El anuncio fue realizado por el presidente de la Federación Italiana de Fútbol (FIGC), Giovanni Malagò, quien puso fin a varios días de especulaciones sobre quién asumiría el desafío de reconstruir un seleccionado golpeado por una larga serie de frustraciones deportivas.
Pirlo quedó fuera de la carrera
Aunque Andrea Pirlo aparecía como el principal candidato para asumir el cargo, las diferencias surgidas durante el proceso de elección modificaron el escenario y terminaron inclinando la balanza en favor de Mancini.
Las negociaciones de la dirigencia italiano para que Andrea Pirlo fuese el entrenador de la Azzurra no prosperaron.

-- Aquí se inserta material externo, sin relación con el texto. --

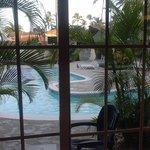 piscine devant les chambres.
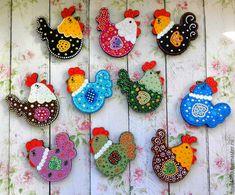 """Новый год 2017 ручной работы. Ярмарка Мастеров - ручная работа. Купить Магниты """"Курочки 2017"""". Handmade. Комбинированный, петух, магнит Chicken Crafts, Chicken Art, Clay Bear, Sewing Crafts, Sewing Projects, Easter Cookies, Bird Cookies, Sugar Cookie Royal Icing, Chicken Pattern"""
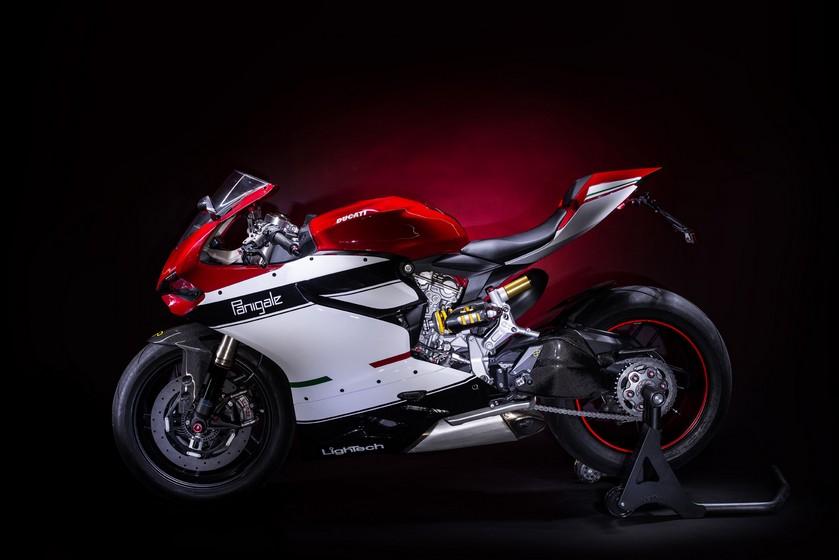 Siêu phẩm liền khối Ducati 1199 Panigale phiên bản full Lightech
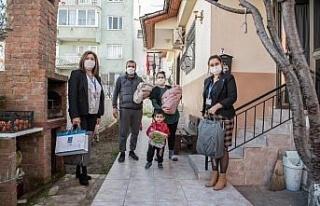 """Kuşadası Belediyesi 3 Ayda 97 bebeğe """"Hoş Geldin""""..."""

Malagò explicó que el exmediocampista había sido el nombre impulsado inicialmente por la dirección deportiva, pero admitió que cambió su postura al considerar que era necesario revisar la decisión. El dirigente también negó que existieran conflictos con Paolo Maldini y Leonardo, quienes participaron activamente de la búsqueda del nuevo entrenador.
Según remarcó, el diálogo entre todas las partes se mantuvo en un marco de respeto y consenso durante todo el proceso.
Respaldo unánime y nuevo cuerpo técnico
La designación de Mancini recibió el aval completo del Consejo Federal de la FIGC.
Además, el dirigente confirmó que el entrenador será presentado oficialmente junto con Claudio Ranieri, quien también asumirá funciones dentro de la estructura deportiva de la federación.
De acuerdo con la prensa italiana, el cuerpo técnico del flamante seleccionador estará integrado por Leonardo Bonucci, Antonio Gagliardi y Massimo Maccarone.
Malagò también adelantó que en los próximos días se incorporará una tercera figura con responsabilidades sobre todas las selecciones nacionales y el desarrollo del fútbol juvenil.
Roberto Mancini vuelve a dirigir el seleccionado italiano, después de tres años.
Gentileza.
Las razones detrás de la elección
El máximo dirigente de la federación explicó que la decisión no respondió únicamente a criterios futbolísticos, sino también institucionales.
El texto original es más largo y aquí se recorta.